A wonderful party dip, this is a slimmed down skinny version of everyone’s favorite, and with a good power blender, this lower fat and calorie guacamole is even easier to make!
It will go perfectly with any chip or “dip-able” veggie and makes the perfect healthy appetizer.
We use peas instead of more avocado to cut out fat and calories, without losing any of the flavor!
For some variation you may also try cooked broccoli or asparagus tips, or we LOVE using edamame for added protein!
If you like your skinny guacamole spicy, leave the seeds in the jalapeno!
Time to get out the avocados and blend a smooth or chunky variety of a healthier gathering staple!

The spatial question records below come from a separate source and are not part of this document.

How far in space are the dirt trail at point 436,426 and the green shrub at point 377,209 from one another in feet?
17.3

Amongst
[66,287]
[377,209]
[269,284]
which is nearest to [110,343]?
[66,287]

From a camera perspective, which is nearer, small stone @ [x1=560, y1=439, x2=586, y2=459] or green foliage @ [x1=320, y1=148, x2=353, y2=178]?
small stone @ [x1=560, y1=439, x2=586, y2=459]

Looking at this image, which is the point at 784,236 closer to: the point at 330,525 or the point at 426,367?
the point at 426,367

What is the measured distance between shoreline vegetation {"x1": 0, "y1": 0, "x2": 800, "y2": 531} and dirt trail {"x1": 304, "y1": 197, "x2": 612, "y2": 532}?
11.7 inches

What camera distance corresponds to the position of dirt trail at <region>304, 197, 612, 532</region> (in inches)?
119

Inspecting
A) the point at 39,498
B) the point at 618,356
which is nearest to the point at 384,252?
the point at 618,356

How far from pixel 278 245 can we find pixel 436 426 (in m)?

Note: Blender Babes now wear Activewear
- 1 cup frozen peas or edamame slightly thawed or cooked edamame
- 1-2 medium Haas avocado peeled and pitted
- 2 tablespoons fresh lime or lemon juice or to taste
- 1 medium tomato
- 1/4 red or sweet onion
- 1 jalapeno or serrano chile
- 3 tablespoons fresh cilantro
- 1 garlic clove
- 1/2 teaspoon sea salt
- 1/4 teaspoon freshly ground black pepper
- For Blendtec: Add onion, jalapeno, and cilantro (push cilantro leaves down) and secure lid. Press “Pulse” 6-8 times until everything is roughly chopped. Add the remaining ingredients and secure lid. Press “Pulse” 8-15 times until preferred texture is reached.
- For Vitamix: Add all ingredients in order listed and secure lid. Select VARIABLE, speed #1. Turn machine on and slowly increase speed to VARIABLE, speed #3 then 5. Blend for 15-20 seconds, using the tamper to press the ingredients into the blades.
- For both: You may need to stop the machine and run a spatula around the inside of the container towards blade to integrate ingredients. Do not over mix. Leave chunky.
- All done! Enjoy!! Now take a photo, rate it, and share your accomplishments! 🙂 Tag @BlenderBabes & #BlenderBabes
For variation, use 1 C. of well-cooked broccoli, edamame, or cooked asparagus tips
AVOCADO HEALTH BENEFITS & FUN FACTS
They are often called butter pears or alligator pears, but avocados resemble pears in shape only.
The buttery smooth texture and high fat content of this fruit are unique among fruits.
This native of Central and South America has been cultivated since about 8,000 BC.
Some people avoid avocados because of their high fat content, but most of it is healthy, monounsaturated fat. Avocados have a positive effect on cholesterol, with one study showing that persons that ate an avocado a day had an average 17% decline in total cholesterol.
Also avocados are high in carotenoid lutein, which is important in maintaining healthy vision.